Catherine Dorion : Qui suis-je pour avoir un avis ? Je vais le donner pareil

2019/11/15 | Par Jean-François Thibaud

L’auteur est chansonnier

Catherine Dorion, députée de Québec Solidaire, se dit artiste. Fort bien. À sa décharge, je ne l’ai pas vue s'auto proclamer poète. Ce sont les journalistes de La Presse et du Devoir qui la nomment la « députée-poète ».

Pour faire avancer ses différentes causes, comme le « droit » (quasi absolu) des femmes de s’habiller comme elles veulent, partout et en toutes circonstances, la députée utilise des techniques de provocation, en forme de miroir inversé de Donald Trump. Je le dis, sans jugement de valeur sur le fond de ses positions. Car qui suis-je pour avoir un avis ? Je vais le donner pareil.

Personnellement, je suis favorable à un minimum de décorum dans les fonctions à caractère prestigieux. Si Catherine Dorion, soutenue par Québec Solidaire, veut me convaincre que le port du pyjama à l'Assemblée nationale va contribuer à améliorer le sort des pauvres d'Hochelaga-Maisonneuve, je suis ouvert à la discussion.

Si elle pense que les coups d'éclat du genre sont une stratégie efficace pour faire changer les mentalités, même si j'en doute, je suis ouvert à la discussion.

Par contre, lorsqu'on joue les vierges offensées, une fois qu'une provocation est effectuée, là, je décroche. Françoise David, l'ancienne co-porte-parole du parti, affirme qu’on grimpe dans les rideaux parce que la députée s'est « assise sur un bureau ». C’est de la pure hypocrisie !

L’empereur est nu. Tout le monde a bien vu que la députée utilisait les clichés pornos avec sa jupe à ras le pompon et ses talons            « vertigineux ».

Peut-être même a-t-elle raison de brasser la cage. La charge subversive est indéniable. Que la charge symbolique écorche frontalement, au passage, une majorité de ces collègues féminines qui se conforment au décorum, c'est tout de même un fait, attesté par leur réaction de colère. Comme d’habitude, c’est toute une stratégie d’« inclusion » pour le combat des femmes. Et ensuite, on parle d’intimidation ? Est-ce que QS peut assumer s’il vous plaît ?

Tout ceci m'apparaît, je le répète, comme le miroir inversé du « populisme » de Trump. Une fois que la provocation est passée, on se rétracte ou on minimise.
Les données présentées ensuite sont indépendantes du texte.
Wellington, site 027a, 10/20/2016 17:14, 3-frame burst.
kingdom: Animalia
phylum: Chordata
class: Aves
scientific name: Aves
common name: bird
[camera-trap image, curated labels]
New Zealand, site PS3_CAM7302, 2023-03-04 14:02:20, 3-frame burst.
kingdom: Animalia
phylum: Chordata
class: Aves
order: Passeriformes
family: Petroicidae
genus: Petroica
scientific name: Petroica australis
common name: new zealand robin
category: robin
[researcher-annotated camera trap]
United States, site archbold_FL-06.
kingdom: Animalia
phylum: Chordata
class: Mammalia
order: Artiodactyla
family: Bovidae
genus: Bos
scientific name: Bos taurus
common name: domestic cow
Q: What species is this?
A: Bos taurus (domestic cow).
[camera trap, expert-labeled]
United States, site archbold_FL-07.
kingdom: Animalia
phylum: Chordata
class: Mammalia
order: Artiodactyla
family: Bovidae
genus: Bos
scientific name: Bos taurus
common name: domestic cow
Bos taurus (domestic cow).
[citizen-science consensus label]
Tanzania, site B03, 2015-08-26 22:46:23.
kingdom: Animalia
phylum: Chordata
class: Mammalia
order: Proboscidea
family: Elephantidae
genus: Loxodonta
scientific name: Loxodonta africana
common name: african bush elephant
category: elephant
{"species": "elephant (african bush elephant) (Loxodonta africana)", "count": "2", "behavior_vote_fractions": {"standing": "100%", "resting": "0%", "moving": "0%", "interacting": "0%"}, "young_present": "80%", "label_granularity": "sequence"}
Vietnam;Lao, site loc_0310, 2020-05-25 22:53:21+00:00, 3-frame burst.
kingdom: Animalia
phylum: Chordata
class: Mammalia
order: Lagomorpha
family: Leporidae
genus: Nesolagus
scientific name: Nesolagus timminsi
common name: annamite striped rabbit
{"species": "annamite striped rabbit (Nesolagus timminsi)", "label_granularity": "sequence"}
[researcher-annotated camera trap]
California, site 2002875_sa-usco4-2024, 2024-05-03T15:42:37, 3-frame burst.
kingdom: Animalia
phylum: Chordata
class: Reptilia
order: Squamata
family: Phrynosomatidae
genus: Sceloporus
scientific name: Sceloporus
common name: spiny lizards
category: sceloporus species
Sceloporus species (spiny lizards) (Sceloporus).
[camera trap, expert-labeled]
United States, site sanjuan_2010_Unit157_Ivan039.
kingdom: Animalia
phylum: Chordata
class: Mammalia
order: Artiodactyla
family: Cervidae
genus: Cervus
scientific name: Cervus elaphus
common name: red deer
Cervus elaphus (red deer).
Le choix des armes de l’ennemi pour l’attaquer, je crois, est une des choses qui différencie fondamentalement le féminisme de première et de deuxième génération, avec le féminisme intersectionnel, outre la victimisation à outrance, et le rejet de l’universalité des principes.

Mais comment ne pas avoir l’impression de se trouver devant une immense classe de Secondaire 2 ? Pierre Falardeau, que Catherine Dorion admire, disait que quiconque fait un seul pas en avant est accusé d’aller trop loin par ceux qui ne vont nulle part.

Mais, le cas de madame Dorion, j’attends de voir en quoi son pas en avant n’est pas que du surplace. Un surplace toxique qui, à mon humble avis, donne des munitions à l’extrême-droite, qui, elle, avance à grands pas dans la grande régression.

Dans ses déclarations, à son dernier passage à tout le monde en parle, Catherine Dorion dégage l’assurance inébranlable que son parti prendra le pouvoir, porté par l’essentialisme et la justesse quasi ontologique de la multiplicité de tous ses combats.

Hugo Latulippe, un aspirant « député-artiste » de la même famille idéologique que Catherine Dorion et qui s’est présenté pour le NPD au Québec cet automne, annonçait une nouvelle vague en faveur de son option. Il a récolté 7% des voix. Après son élection, pour expliquer sa défaite, il a clamé que les gens n’étaient pas assez « éduqués ». J’attends toujours la leçon qui va me convaincre.